In the afternoon we went to the local market to do some shopping, and I ended up having to go back on Sunday morning as I didn’t take enough money out to spend. The money situation in Zim is crazy, it’s around 400000 Zim dollars to the American dollar, and around 1000000 Zim dollars to the pound, and it fluctuates drastically daily. The notes tend to come in small dinominations, and so if you go out with say around 40 notes, you may only have around two pounds, which was exactly the mistake I made at the market. Anyway after both trips I came away with a chess set carved in stone for my dad, two large stone ashtrays, one with a hippo and the other with an elephant calved in to them for mine and Lucy’s mum, a drum, a hippo made from reddy brown wood, a necklace and three stone statues, all for less than fifty pounds. I loved haggling with the traders, and when people saw how much I persuaded them to lower the prices, they were asking me to barter for them which was amusing. A taxi driver over there also commented that if I wasn’t going back to England he would have hired me as a negotiator, having knocked his price down from 2000000 dollars to just over 1000000 for a taxi ride.

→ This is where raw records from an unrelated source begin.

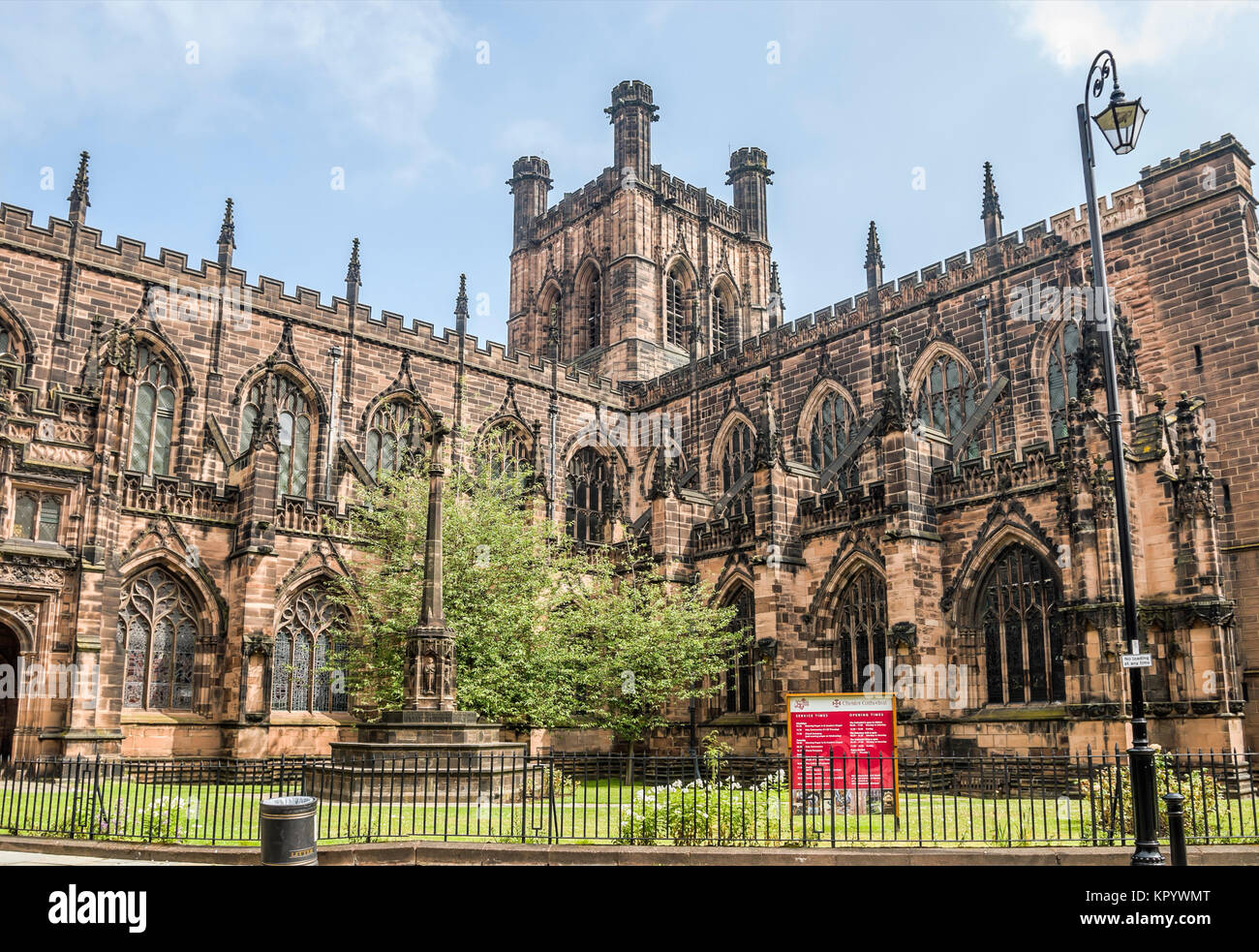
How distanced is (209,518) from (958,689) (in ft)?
A: 60.6

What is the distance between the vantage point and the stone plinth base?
53.0 ft

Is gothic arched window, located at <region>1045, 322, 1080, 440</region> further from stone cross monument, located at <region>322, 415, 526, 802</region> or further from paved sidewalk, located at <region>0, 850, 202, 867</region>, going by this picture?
paved sidewalk, located at <region>0, 850, 202, 867</region>

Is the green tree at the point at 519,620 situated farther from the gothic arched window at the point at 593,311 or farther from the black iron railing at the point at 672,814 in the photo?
the gothic arched window at the point at 593,311

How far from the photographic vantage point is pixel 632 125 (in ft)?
148

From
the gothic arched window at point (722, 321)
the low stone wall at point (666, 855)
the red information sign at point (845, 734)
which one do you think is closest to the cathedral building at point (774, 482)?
the red information sign at point (845, 734)

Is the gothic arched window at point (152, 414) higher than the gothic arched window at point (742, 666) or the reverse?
higher

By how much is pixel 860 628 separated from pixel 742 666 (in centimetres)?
408

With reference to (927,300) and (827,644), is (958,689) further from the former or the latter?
(927,300)

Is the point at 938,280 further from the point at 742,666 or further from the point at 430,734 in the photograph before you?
the point at 430,734

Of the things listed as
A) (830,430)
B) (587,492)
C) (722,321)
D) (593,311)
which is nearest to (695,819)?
(830,430)

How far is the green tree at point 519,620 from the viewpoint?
25031 millimetres

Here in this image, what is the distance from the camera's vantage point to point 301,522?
27250 millimetres

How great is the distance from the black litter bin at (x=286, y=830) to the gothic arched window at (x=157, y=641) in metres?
16.8
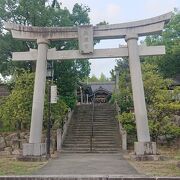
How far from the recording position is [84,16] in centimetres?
2930

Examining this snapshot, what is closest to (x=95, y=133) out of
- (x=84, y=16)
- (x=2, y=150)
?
(x=2, y=150)

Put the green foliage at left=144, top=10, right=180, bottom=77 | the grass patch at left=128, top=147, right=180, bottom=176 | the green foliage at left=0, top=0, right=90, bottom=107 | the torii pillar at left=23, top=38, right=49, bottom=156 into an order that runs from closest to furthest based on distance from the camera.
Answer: the grass patch at left=128, top=147, right=180, bottom=176, the torii pillar at left=23, top=38, right=49, bottom=156, the green foliage at left=0, top=0, right=90, bottom=107, the green foliage at left=144, top=10, right=180, bottom=77

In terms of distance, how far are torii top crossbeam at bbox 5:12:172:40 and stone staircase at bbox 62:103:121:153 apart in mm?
7826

On the Saturday evening we went to the Boma restaurant, where we paid 35 dollars for food and entertainment. It was such a good night, the food was delicious and the entertainment fabulous. I had roasted vegetables in a garlic sauce to start, and then for my main course I tried Ostrich kebab and Warthog in a sweet sauce, with potatoes and stir fried veg, which was surprisingly good and for which I was proud of myself for trying. You could also get a certificate for eating a caterpillar, but I wasn’t brave enough to go for that. While we were eating people came around beating drums, chanting and dancing, which was wonderful, then afterwards we were given a drumming lesson, which was very amusing. We also tried the Boma cocktail which was foul, had our faces painted with tribal designs, and for one dollar had our fortunes told. The guy said that I was with someone whom I loved deeply and thought of constantly, that I would have two boys and a girl and then seven grand children, that I would live a long and healthy life, and that I would come in to a lot of money in six years time. We will wait and see how accurate he was. After the restaurant we went back to the bar and had drinks, but the night before turned out to be better and everyone was home by around one.

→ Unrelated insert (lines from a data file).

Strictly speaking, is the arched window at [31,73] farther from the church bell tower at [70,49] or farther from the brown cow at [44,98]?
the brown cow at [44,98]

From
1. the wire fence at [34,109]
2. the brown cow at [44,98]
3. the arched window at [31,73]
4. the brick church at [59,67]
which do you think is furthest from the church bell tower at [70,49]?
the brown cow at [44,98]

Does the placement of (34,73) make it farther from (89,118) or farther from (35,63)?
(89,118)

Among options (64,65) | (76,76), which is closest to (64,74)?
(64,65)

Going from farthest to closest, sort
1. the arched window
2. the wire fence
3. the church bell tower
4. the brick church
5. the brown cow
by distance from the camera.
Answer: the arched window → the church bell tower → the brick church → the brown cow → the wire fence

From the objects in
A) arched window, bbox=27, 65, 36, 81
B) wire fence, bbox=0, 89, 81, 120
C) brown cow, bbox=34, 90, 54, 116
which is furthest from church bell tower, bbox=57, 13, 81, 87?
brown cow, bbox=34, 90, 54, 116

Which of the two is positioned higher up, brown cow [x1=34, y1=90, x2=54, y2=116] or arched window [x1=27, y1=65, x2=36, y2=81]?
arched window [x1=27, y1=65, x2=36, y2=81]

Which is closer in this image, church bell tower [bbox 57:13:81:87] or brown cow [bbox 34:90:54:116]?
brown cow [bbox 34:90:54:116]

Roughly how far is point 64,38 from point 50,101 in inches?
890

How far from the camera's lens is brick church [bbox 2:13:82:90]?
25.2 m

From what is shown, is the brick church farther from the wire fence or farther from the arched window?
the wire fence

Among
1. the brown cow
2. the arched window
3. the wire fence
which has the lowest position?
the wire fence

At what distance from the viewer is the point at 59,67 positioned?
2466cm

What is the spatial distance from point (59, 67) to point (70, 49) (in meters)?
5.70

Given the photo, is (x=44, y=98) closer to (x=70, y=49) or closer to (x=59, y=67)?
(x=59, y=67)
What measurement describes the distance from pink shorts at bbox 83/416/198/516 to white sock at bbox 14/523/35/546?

The only bad point about the trip was that my phone battery died and my phone wouldn’t charge for some reason, so I couldn’t communicate with Lucy the whole time I was there. I knew she’d be worrying, which made me worry even more, and on Sunday morning I asked to use the phone of the villa, and managed to leave a message on her mobile. My phone is working now though, which is a relief, I really would go crazy if we couldn’t talk while I’m here. We arrived back in Zambia this afternoon to fine that the house has now become a zoo. Along with the goat and three cats, we now have a dog called Toby, who is adorable, but not exactly house trained as yet. It’s lovely having a dog around though, as I can’t stop thinking about what it’ll be like getting a guide dog when I get back. Well, that’s it for now, I’m now half way through my stay, and it feels as though I’ve been here forever in many ways.

1 comment:

doctorlucy said...

Sounds like it was right cosy! Hmmm, and note the parts of this entry which were ommitted during my telling of events! And yes woman... I can see that smile from here!